La rentrée s’annonce chaude en matière de sujets tabac : projet gouvernemental de paquet à 10 euros ; premiers bilans du paquet neutre « avec un peu de recul » ; relance du débat sur le marché parallèle, pour ne citer que ces exemples …

•• Avant d’entendre les arguments contradictoires qui ne vont pas manquer de s’échanger, il n’est pas inutile de s’intéresser à ce que pensent les Français.

Ceux qui ont suscité, par leurs votes ce printemps, un changement politique qui a bouleversé le paysage politique. Et qui vont donc scruter attentivement, et non sans une certaine exigence, les initiatives et les décisions du Gouvernement comme du Parlement.

•• Pour savoir ce que pensent les Français sur les sujets tabac qui nous préoccupent, force est de se tourner vers le dernier sondage complet et disponible sur le sujet.

Il remonte à avril (voir Lmdt du 18 avril) et a été réalisé par OpinionWay pour JTI. Le fait que ce dernier soit le commanditaire de l’enquête ne saurait nous empêcher de nous y intéresser. Cela aurait pu être tout autre commanditaire public et privé. Ce qui compte, c’est la méthode et le professionnalisme de l’un des instituts français les plus connus (sondage effectué sur un échantillon de 1 019 personnes, représentatif de la population française âgée de 18 ans et plus).
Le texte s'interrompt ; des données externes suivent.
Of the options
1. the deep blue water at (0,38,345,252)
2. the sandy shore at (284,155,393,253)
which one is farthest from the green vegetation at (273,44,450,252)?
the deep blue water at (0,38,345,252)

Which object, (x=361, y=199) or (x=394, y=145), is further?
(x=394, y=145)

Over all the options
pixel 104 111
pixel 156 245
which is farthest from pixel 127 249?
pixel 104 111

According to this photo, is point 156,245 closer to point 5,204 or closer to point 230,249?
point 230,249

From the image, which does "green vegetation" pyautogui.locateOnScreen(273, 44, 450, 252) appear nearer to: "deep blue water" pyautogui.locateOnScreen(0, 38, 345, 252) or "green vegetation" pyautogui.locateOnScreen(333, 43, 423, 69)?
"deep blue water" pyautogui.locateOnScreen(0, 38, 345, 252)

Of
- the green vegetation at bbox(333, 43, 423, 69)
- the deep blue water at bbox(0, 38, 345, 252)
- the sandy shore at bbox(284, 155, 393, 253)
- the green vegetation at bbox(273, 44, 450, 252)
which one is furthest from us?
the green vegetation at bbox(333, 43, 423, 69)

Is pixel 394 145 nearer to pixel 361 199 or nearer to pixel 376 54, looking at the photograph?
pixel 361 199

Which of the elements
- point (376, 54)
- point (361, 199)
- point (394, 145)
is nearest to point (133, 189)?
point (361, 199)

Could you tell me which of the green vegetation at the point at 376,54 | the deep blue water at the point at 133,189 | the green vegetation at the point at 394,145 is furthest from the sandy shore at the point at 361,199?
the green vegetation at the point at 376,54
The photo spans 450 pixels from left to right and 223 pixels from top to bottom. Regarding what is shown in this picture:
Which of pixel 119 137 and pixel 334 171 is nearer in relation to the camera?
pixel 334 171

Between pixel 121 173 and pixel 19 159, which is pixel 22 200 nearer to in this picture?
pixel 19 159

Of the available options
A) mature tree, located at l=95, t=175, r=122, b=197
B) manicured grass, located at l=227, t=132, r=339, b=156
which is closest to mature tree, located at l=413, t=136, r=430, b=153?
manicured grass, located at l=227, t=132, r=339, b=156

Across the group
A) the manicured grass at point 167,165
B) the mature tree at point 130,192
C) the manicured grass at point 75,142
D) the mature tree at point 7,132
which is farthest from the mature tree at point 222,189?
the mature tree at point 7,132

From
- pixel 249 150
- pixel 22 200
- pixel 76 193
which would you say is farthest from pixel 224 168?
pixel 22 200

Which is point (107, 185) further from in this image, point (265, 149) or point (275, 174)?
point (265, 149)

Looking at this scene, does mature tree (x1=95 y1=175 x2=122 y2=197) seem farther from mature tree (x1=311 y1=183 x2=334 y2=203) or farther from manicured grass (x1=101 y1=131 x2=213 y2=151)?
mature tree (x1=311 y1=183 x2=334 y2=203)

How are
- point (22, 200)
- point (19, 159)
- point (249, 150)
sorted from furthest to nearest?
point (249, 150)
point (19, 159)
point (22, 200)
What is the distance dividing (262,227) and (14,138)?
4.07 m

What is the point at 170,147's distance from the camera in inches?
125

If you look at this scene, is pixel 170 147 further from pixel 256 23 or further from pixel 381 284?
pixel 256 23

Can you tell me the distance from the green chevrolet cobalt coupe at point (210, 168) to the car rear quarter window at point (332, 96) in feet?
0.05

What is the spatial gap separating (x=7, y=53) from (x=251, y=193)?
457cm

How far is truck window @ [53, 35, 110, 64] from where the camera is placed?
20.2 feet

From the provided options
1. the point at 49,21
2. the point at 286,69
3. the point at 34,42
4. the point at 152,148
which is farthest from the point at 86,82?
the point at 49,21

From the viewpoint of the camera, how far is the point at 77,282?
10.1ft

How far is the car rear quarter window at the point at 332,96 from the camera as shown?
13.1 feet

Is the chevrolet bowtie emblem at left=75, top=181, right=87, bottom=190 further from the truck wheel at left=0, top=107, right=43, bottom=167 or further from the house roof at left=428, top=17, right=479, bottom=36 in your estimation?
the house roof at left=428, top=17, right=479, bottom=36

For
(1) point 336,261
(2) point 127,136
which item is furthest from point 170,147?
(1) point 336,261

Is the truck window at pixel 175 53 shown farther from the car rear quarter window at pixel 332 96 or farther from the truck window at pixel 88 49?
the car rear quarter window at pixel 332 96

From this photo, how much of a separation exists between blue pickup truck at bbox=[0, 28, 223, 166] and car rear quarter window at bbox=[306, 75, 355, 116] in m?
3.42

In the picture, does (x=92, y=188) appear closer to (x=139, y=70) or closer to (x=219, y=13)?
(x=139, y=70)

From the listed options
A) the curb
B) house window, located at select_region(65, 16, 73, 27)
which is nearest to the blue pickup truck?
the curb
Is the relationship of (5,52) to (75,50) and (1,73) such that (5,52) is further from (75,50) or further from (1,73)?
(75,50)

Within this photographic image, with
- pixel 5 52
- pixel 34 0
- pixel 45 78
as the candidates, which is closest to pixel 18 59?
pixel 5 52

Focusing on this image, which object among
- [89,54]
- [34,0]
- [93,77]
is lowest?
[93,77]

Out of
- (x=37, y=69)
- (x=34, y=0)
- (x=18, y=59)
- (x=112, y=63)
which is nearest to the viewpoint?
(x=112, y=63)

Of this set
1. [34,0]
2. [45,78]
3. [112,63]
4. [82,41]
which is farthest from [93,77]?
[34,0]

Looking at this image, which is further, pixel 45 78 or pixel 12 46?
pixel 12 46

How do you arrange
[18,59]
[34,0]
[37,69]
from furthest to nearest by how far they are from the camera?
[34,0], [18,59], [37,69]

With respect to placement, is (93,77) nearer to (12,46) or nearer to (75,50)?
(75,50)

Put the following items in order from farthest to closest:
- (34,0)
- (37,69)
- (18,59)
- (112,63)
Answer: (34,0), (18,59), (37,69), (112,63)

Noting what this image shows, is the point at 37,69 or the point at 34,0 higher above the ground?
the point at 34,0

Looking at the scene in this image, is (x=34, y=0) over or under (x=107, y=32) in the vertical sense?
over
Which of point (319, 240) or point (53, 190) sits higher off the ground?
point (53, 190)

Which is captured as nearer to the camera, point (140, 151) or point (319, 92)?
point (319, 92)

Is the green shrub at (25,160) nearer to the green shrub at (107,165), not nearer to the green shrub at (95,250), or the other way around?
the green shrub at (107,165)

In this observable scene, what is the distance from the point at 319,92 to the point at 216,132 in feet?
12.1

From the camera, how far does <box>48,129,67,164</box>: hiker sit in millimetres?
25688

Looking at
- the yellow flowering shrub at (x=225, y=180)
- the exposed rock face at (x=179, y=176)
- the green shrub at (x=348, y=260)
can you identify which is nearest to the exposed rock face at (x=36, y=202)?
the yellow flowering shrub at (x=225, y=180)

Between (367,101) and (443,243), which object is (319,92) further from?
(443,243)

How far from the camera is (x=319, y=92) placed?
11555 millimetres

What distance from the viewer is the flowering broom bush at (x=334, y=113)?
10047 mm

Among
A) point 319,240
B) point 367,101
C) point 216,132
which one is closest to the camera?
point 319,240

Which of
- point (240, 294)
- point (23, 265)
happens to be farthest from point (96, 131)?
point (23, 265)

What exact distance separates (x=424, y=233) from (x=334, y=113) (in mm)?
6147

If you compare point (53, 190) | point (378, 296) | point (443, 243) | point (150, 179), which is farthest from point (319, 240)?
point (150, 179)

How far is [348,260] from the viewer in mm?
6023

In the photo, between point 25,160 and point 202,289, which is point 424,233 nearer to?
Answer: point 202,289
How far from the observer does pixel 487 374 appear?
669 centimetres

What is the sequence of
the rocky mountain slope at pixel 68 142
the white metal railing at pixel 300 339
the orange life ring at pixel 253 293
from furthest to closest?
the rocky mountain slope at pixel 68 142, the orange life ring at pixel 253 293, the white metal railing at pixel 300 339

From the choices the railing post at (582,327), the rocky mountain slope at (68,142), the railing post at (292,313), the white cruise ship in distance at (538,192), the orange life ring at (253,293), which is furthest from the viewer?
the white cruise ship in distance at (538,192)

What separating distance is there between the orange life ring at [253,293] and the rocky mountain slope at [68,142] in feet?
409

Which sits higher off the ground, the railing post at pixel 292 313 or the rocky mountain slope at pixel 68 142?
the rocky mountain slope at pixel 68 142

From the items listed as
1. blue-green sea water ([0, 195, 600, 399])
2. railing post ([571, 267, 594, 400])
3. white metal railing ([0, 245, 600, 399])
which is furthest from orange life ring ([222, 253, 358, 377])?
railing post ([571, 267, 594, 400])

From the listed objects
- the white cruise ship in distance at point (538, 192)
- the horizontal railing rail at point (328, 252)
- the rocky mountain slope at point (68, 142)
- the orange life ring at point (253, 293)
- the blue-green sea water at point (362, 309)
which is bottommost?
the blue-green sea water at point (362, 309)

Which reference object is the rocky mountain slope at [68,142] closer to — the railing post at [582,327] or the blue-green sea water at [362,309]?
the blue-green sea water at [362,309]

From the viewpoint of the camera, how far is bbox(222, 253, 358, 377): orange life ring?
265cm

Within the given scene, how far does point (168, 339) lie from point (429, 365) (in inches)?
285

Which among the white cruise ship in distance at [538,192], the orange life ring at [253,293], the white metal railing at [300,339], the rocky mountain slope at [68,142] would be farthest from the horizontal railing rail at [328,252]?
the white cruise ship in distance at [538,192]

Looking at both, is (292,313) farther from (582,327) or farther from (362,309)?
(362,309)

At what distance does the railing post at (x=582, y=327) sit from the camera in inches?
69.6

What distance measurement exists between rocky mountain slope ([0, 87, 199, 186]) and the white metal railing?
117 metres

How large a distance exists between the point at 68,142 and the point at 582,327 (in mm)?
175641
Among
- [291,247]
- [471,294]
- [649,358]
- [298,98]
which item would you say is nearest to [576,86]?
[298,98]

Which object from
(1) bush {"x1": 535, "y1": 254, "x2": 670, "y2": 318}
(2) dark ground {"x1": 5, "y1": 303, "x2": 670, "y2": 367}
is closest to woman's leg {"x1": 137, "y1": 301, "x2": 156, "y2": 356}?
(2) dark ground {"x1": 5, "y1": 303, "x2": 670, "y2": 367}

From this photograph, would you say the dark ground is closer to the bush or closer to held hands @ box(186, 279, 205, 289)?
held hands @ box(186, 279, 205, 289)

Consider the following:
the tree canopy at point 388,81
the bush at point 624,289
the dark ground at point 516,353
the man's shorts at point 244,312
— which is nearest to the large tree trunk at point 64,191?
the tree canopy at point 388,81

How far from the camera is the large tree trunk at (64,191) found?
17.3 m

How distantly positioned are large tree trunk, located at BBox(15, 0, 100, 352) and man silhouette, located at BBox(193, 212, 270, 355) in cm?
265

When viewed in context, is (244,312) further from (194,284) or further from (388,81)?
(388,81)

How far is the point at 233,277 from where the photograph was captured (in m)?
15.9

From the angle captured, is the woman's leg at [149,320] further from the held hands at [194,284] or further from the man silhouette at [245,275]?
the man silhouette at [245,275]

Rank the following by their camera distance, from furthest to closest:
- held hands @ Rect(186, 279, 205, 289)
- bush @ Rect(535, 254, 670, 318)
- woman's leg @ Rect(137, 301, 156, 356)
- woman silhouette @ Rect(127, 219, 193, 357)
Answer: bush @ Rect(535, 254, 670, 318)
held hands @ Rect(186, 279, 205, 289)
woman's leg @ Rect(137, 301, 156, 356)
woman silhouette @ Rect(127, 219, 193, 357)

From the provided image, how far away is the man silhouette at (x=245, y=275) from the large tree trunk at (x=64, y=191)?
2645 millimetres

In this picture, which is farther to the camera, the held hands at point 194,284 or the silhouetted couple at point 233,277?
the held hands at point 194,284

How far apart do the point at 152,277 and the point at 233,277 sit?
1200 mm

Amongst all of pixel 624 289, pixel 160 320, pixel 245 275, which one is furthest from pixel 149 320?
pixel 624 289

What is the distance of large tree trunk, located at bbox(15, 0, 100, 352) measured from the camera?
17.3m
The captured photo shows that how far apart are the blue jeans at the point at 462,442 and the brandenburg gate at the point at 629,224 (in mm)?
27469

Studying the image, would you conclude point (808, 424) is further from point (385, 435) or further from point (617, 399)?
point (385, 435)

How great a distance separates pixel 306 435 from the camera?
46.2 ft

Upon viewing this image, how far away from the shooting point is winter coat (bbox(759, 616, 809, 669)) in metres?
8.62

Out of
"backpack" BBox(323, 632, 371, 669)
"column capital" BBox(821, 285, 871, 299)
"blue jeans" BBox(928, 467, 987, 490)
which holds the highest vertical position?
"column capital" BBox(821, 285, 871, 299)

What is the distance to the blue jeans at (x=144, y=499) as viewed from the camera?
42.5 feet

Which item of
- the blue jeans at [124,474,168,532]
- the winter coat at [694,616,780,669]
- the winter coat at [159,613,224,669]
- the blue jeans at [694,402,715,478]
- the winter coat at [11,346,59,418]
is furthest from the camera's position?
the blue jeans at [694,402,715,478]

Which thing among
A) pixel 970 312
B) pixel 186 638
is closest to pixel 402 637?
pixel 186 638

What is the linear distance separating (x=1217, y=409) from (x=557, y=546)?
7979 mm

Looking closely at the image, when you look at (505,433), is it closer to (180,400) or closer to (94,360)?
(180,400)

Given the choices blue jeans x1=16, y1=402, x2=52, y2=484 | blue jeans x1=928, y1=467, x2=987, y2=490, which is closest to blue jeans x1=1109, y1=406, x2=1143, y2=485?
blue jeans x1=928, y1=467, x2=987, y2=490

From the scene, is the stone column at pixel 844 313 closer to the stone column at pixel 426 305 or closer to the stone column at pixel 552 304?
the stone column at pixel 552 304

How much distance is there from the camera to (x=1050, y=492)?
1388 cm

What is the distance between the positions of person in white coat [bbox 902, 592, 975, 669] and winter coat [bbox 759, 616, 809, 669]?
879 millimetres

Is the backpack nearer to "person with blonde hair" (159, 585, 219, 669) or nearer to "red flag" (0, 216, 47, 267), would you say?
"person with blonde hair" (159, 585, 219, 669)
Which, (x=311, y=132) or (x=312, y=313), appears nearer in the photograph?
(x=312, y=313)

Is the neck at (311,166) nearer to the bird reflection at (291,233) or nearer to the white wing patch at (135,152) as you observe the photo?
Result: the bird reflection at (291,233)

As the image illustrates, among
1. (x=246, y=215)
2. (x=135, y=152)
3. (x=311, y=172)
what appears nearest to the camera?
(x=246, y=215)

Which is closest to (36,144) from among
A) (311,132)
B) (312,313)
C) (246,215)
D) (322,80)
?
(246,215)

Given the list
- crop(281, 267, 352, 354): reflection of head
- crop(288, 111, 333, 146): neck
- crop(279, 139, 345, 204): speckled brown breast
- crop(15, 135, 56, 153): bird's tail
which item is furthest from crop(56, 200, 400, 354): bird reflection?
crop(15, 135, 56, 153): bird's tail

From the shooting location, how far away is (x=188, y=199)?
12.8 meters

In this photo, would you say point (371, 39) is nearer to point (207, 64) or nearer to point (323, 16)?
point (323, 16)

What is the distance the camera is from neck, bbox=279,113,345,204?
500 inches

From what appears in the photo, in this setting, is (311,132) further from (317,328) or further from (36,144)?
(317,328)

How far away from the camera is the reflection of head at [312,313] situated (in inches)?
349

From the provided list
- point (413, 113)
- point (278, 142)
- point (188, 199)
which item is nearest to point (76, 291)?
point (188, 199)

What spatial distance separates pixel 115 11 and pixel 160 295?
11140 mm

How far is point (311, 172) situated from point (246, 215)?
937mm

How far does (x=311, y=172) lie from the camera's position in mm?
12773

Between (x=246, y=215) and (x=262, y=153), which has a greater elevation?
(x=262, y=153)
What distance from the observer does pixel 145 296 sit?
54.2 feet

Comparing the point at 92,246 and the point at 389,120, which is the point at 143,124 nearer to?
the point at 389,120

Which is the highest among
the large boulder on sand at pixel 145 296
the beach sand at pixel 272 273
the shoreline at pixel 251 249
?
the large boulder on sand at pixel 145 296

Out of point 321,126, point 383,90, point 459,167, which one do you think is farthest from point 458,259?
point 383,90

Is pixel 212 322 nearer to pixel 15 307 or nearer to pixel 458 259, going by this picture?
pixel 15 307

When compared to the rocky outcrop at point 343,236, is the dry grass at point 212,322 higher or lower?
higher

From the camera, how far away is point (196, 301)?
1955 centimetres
•• L’importance accordée par les Français à la lutte anti-tabac

« La lutte contre le tabagisme est-elle pour vous un enjeu tout à fait prioritaire, important mais pas prioritaire, ou secondaire ? »
• Tout à fait prioritaire : 33 %
Important mais pas prioritaire : 51 %
• Secondaire : 14 %
• Nsp: 2 %

•• Le jugement des Français sur l’efficacité des différentes mesures anti-tabac

« Selon vous, chacune des mesures suivantes est-elle efficace pour lutter contre le tabagisme ? »
• Un accompagnement médical : 75 % (efficace) / 23 % (pas efficace)
• L’hypnose : 65 % (efficace) / 31 % (pas efficace)
• L’interdiction de fumer dans les lieux publics : 64 % (efficace) / 34 % (pas efficace)
• Une thérapie comportementale : 60 % (efficace) / 37 % (pas efficace)
• La hausse du prix du paquet de cigarettes : 48 % (efficace) / 50 % (pas efficace)
• Le recours à la cigarette électronique : 45 % (efficace) / 52 % (pas efficace)
• Les campagnes de communication « choc » : 39 % (efficace) / 58 % (pas efficace)
• L’interdiction des cigarettes parfumées (vanille, etc.) : 32 % (efficace) / 66 % (pas efficace)
• Le paquet neutre : 26 % (efficace) / 72 % (pas efficace)

(les différences par rapport à 100 % de réponses correspondent aux Nsp)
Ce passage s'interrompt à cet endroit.